Услышав это, Генрих недовольно нахмурился. Он знал, что в его семье есть человек, который мог, будто на самом деле, смотреть в будущее, и имел идеально точное чутьё на любое важное события. Петра, конечно, решила не спрашивать совета у мужа, а смотреть, что скажут какие-то там "приметы”. Будучи озадаченным данным ответом, Генрих стоял и думал, что его мать хочет для своей семьи то, что просто не подвластно человеку, и, пытаясь добиться этого, только сильнее губит саму себя.

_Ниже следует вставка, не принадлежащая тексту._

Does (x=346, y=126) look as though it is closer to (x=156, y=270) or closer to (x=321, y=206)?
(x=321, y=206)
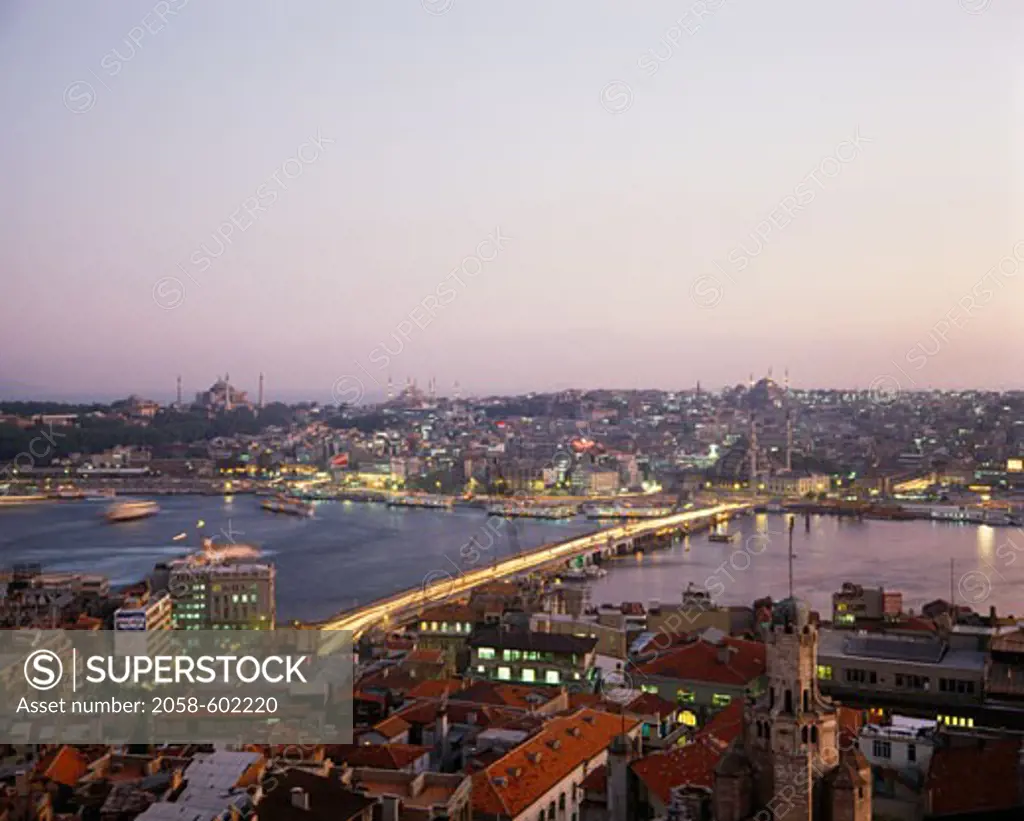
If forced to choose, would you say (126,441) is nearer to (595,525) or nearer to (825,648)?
(595,525)

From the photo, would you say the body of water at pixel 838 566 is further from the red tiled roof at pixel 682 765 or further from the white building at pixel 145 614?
the red tiled roof at pixel 682 765

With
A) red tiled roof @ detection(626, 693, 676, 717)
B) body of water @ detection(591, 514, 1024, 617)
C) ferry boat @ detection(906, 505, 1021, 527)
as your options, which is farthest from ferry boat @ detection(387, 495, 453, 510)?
red tiled roof @ detection(626, 693, 676, 717)

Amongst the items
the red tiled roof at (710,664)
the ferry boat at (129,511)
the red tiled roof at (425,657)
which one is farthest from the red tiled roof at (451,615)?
the ferry boat at (129,511)

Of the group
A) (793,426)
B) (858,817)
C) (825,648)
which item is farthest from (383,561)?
(793,426)

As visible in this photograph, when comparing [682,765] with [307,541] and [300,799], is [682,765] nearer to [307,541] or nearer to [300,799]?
[300,799]

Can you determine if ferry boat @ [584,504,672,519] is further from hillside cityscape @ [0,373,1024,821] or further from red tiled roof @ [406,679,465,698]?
A: red tiled roof @ [406,679,465,698]

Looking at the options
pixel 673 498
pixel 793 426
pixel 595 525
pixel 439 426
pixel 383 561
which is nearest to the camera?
pixel 383 561
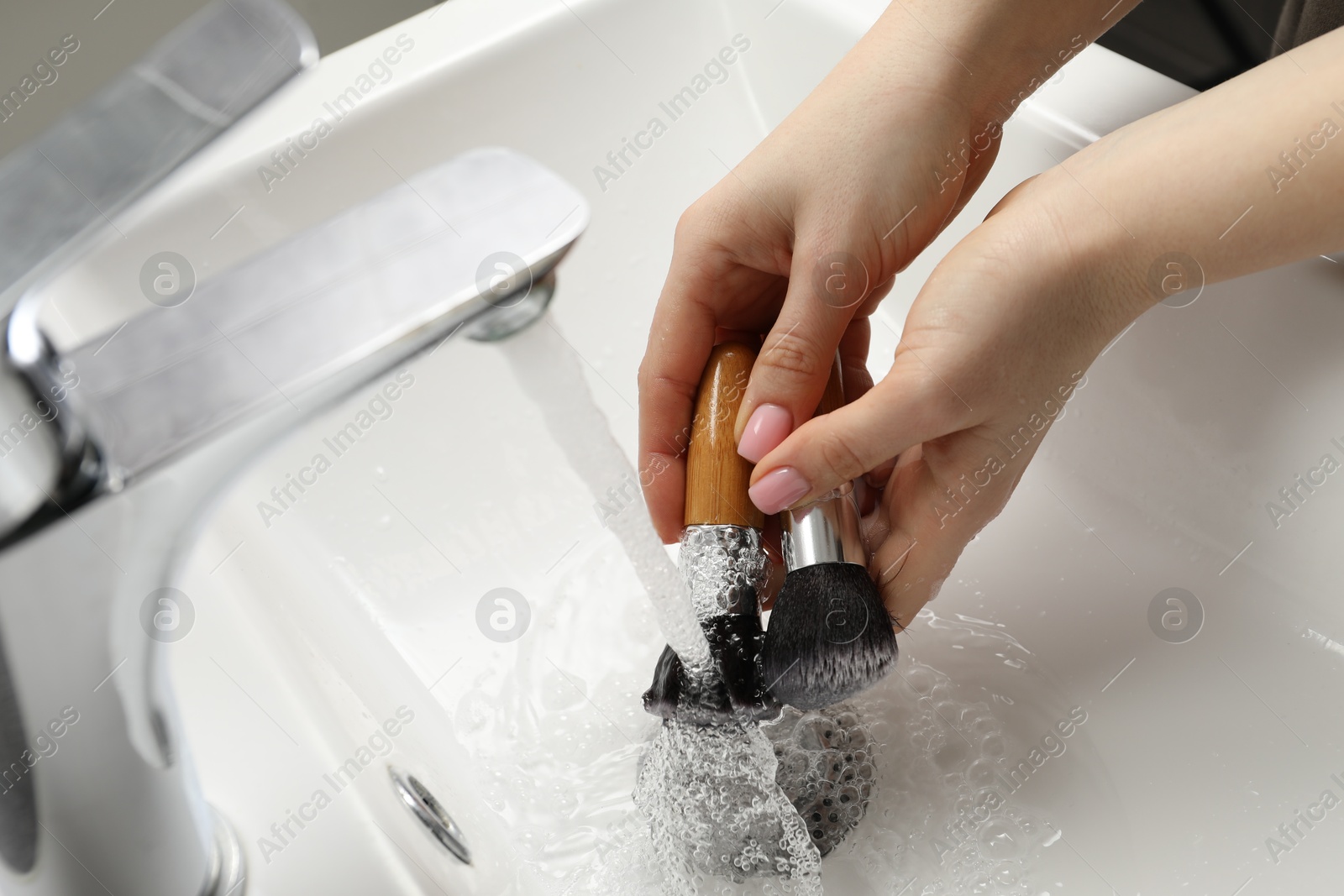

Никто не способен на это, в этом и есть суть семьи, что её члены дополняют друг друга, и их узы создают прочные взаимоотношения между ними, что помогает им в различных бедах. «Нужно будет спросить у отца, что он думает. Может, мама зря старается», - к такому умозаключению пришел Генрих, выслушивая слова матери.
- Ты, наверное, еще не завтракал… Надо пойти и поесть, - прервав размышления сына, сказала Петра.
Она медленно отошла в сторону и попыталась обойти Генриха, параллельно надеясь не наступить на грядки. Уже будучи за его спиной, она почувствовала, как её сзади обнимают тёплые руки, и остановилась. Ей были приятны эти объятия, она таяла в них, чувствовала себя защищенной и нужной. Бережно поглаживая руки своего сына, она успокаивала его, потому что как настоящая мать, она нутром ощущала, как его что-то тревожит.